* [TAREAS ESCRITAS]:
A) Copia literalmente del fragmento la parte que abre con las palabras que contienen "Perderse en oscuros" y cierra con "del hombre primitivo.".
B) Según el fragmento, ¿qué frase del Divino Maestro invita a obrar sin divagar sobre lo incomprensible?
C) Reescribe de forma más breve el párrafo del fragmento que comienza con "Perderse en oscuros vericuetos" y conserva sus datos principales.

* [FRAGMENTO DEL TEXTO]:
=-=-=-=-=

La historia nos muestra cómo la Doctrina se oscurece y acompleja a su paso por las academias cuando éstas pretenden interpretar sin creer, cuando pierden mucho más tiempo en darle vueltas al Misterio que en responder a su obligación de reflectores de la luz asequible a todo el mundo..
Cuando el Divino Maestro dice “Si no sois como niños, no entraréis en el Reino de los Cielos” (Mt.18, 1-5), invita a obrar sin divagar sobre lo incomprensible; a confiar en el que nos ha demostrado su amor, tal como una madre hacia el hijo que concibe y trae al mundo con todo su amor e, inmediatamente, se pone a su altura para enseñarle y ayudarle a vivir para, cuando empiece a balbucear rezar con él oraciones tan entrañables como aquella que muchos aún recordamos:
Jesusito de mi vida,
tú eres niño como yo
por eso te quiero tanto
y te doy mi corazón,
tómalo, tómalo,
tuyo es, mío no.
Claro que es necesario enseñar al que no sabe, aplicar la inteligencia a superar las dificultades del diario vivir, a descubrir nuevas herramientas y mejorar leyes, a convertir en fácil lo difícil, a desvanecer dudas sin presentar nuevas y más graves nacidas de lo que podría ser considerada lógica pedantería del que enseña y se pierde por los vericuetos en los que no encontrará otra alternativa que la de moverse a oscuras.
Perderse en oscuros vericuetos sin garantía ninguna de salida fue y es deporte habitual entre los que debían enseñar sin confundir, pero, sobre todo, sin perder el horizonte de la verdadera Sabiduría. El maestro cristiano, que reconoce sus propios límites y cree en la palabra de Jesucristo, sabe que ninguno de sus directos discípulos puede considerar sabiduría lo de su propia invención. Claro que, en no pocas ocasiones, difícilmente renunciará a ser admitido como genial paridor de ideas, sobre todo si las circunstancias le colocan en situación de rivalizar con otros pretendidos maestros promoviendo su propia parcela de un corporativismo académico nutrido de relativismo y de no poca vanidad por parte de sus principales promotores, de los que podemos pensar que, en el terreno de la verdadera Sabiduría, se mueven en un plano tal vez inferior al del hombre primitivo.

=-=-=-=-=

[Entradas para etiquetado con cuadros delimitadores]
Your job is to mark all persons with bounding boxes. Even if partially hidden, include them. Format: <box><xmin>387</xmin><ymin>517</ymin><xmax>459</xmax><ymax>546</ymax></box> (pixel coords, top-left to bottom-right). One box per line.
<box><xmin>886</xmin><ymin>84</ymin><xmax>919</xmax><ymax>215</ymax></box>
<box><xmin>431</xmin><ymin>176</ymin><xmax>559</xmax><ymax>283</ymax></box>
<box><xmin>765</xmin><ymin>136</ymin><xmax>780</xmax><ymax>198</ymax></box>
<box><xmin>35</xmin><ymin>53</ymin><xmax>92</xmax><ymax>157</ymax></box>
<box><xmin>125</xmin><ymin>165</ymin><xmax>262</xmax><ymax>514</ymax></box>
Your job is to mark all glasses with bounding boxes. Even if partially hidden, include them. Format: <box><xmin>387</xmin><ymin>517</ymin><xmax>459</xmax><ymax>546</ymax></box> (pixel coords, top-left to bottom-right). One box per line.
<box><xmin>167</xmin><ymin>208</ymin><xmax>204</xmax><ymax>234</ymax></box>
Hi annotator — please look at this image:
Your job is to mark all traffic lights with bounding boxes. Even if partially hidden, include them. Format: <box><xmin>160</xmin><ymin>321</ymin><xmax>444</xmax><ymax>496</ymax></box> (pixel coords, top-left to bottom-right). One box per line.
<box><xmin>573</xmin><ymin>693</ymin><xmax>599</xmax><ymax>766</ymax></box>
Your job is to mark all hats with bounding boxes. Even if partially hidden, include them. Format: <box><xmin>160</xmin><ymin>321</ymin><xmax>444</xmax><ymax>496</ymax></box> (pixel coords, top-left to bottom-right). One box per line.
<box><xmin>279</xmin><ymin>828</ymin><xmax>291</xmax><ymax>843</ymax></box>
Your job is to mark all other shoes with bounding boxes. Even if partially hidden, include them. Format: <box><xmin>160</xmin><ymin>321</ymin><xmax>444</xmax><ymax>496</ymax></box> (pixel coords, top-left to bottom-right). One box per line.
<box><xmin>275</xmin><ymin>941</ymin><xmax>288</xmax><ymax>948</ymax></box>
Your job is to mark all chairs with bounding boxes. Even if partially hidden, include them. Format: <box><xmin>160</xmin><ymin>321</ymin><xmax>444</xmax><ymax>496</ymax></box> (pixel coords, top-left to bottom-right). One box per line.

=-=-=-=-=

* [RESULTADOS POR TAREA]:
A)
Perderse en oscuros vericuetos sin garantía ninguna de salida fue y es deporte habitual entre los que debían enseñar sin confundir, pero, sobre todo, sin perder el horizonte de la verdadera Sabiduría. El maestro cristiano, que reconoce sus propios límites y cree en la palabra de Jesucristo, sabe que ninguno de sus directos discípulos puede considerar sabiduría lo de su propia invención. Claro que, en no pocas ocasiones, difícilmente renunciará a ser admitido como genial paridor de ideas, sobre todo si las circunstancias le colocan en situación de rivalizar con otros pretendidos maestros promoviendo su propia parcela de un corporativismo académico nutrido de relativismo y de no poca vanidad por parte de sus principales promotores, de los que podemos pensar que, en el terreno de la verdadera Sabiduría, se mueven en un plano tal vez inferior al del hombre primitivo.

B) "Si no sois como niños, no entraréis en el Reino de los Cielos" (Mt. 18, 1-5).

C) Perderse en oscuros vericuetos sin salida ha sido y sigue siendo habitual entre quienes debían enseñar sin confundir ni perder de vista la verdadera Sabiduría. El maestro cristiano reconoce sus límites y cree en la palabra de Jesucristo. Por eso sabe que ninguno de sus discípulos directos puede tener por sabiduría lo que él mismo inventa. Aun así, a menudo le cuesta renunciar a que lo admitan como genial creador de ideas. Ocurre sobre todo cuando rivaliza con otros supuestos maestros y promueve su parcela de un corporativismo académico nutrido de relativismo y vanidad. De sus promotores cabe pensar que, en cuanto a la verdadera Sabiduría, quizá estén por debajo del hombre primitivo.